Leeann Watson, chief executive of the Canterbury Employers’ Chamber of Commerce, made the plea for targeted support to extend to businesses outside of Auckland, which would continue to be hard-hit even after the rest of the country moves onto alert level 3.
“It is positive to get certainty now of our move to alert level 3 for Wednesday, and we also welcome the signal by the Government and the advance warning for the next level change (the Cabinet will decide on September 6), which will be helpful for businesses to plan ahead,” she said.
“However, we do need to acknowledge that at alert level 3 and even at alert level 2, there will be businesses that are still unable to operate, or if they are, then it may be at a reduced capacity that may not be cost-effective,” she said.

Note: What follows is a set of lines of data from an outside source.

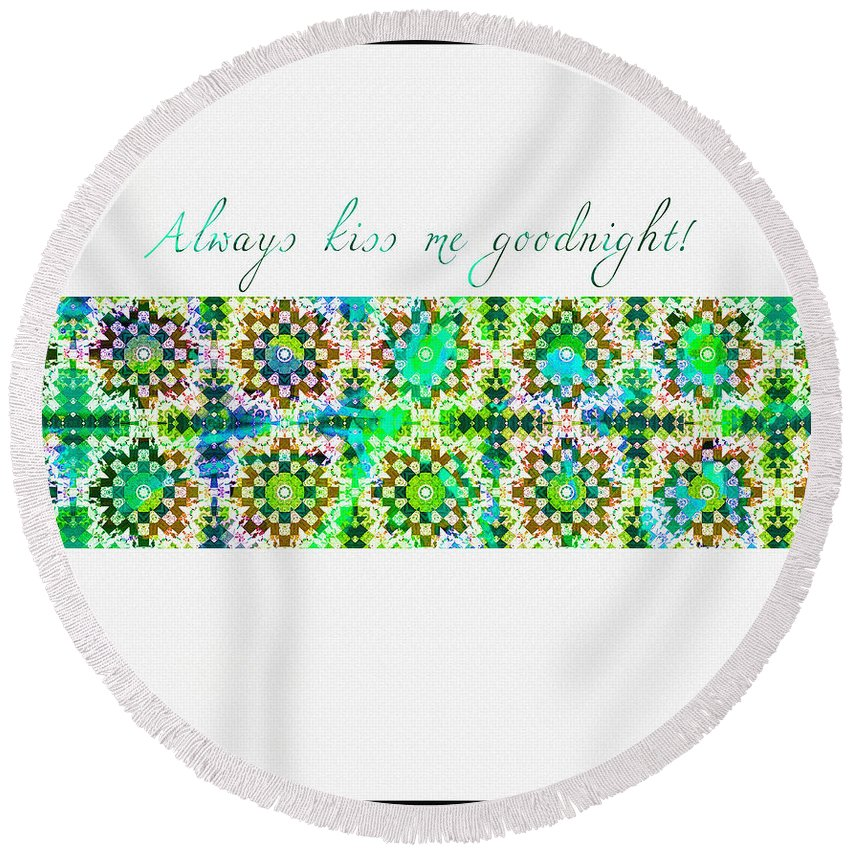 Always Kiss Me Goodnight Green Round Beach Towel featuring the digital art Always Kiss Me Goodnight Green by Barbara Griffin
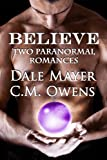 img - for Believe: 2 Paranormal romances that will make you want...to believe! book / textbook / text book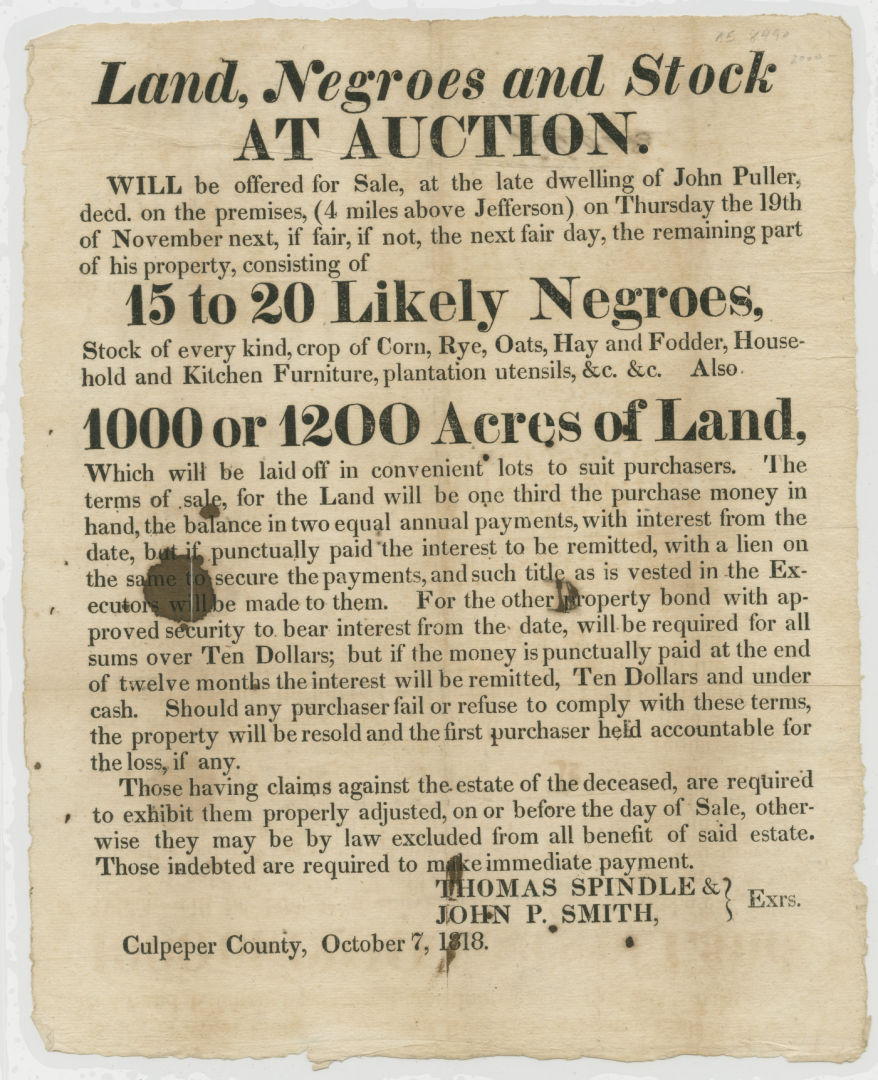 """""""Land, Negroes and Stock At Auction."""""""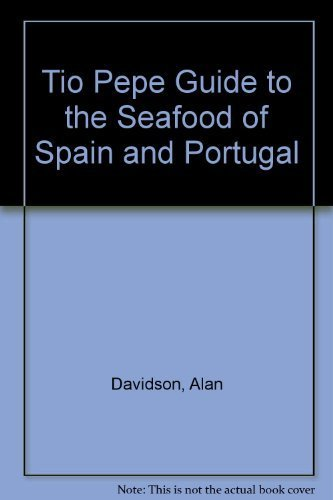 9788489954212: The Tio Pepe Guide to the Seafood of Spain and Portugal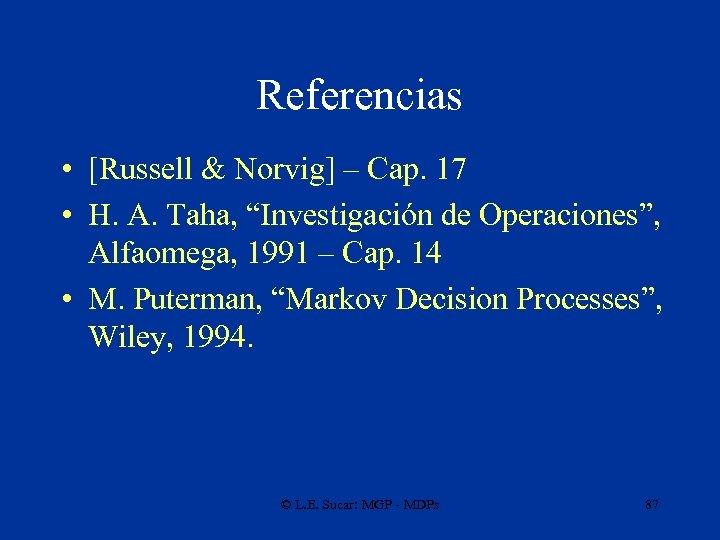 "Referencias • [Russell & Norvig] – Cap. 17 • H. A. Taha, ""Investigación de"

“It will be crucial that there is ongoing support for those sectors, in particular, sectors such as hospitality, tourism and major events that rely on face-to-face customer interactions.”
The Resurgence Support Payment, and the Wage Subsidy Scheme, were positive, with the second branch of the wage subsidy from September 3, but salary and wages were only one of the financial overheads experienced by businesses, Watson said.

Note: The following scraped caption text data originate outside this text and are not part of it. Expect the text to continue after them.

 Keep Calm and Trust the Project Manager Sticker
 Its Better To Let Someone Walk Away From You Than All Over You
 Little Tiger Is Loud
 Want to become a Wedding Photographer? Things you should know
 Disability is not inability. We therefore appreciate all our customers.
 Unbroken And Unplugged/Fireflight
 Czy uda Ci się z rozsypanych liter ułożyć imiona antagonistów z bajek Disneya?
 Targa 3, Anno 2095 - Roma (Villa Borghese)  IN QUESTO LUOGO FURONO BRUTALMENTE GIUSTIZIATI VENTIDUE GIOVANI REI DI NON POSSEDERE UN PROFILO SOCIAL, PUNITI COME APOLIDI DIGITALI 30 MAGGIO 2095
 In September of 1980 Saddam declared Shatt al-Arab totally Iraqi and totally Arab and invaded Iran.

They also had to cover rent, insurance, and other overheads, she said.
Many were weaker than they had been when the first covid lockdown was announced in March last year.
She also called on people to support their local businesses as soon as they could get out to do so.
But, while it was good to see locals supporting locals, until the borders re-opened, and a way was found to keep businesses open and operating safely that did not involve the yo-yoing of alert levels, local support would not be enough for some businesses in Canterbury and elsewhere, Watson said.
“In the early 2020 lockdown, the loss of income from Auckland travellers was costing the Canterbury region $1 million a day according to Government data, including $850,000 in Ōtautahi Christchurch,” she said.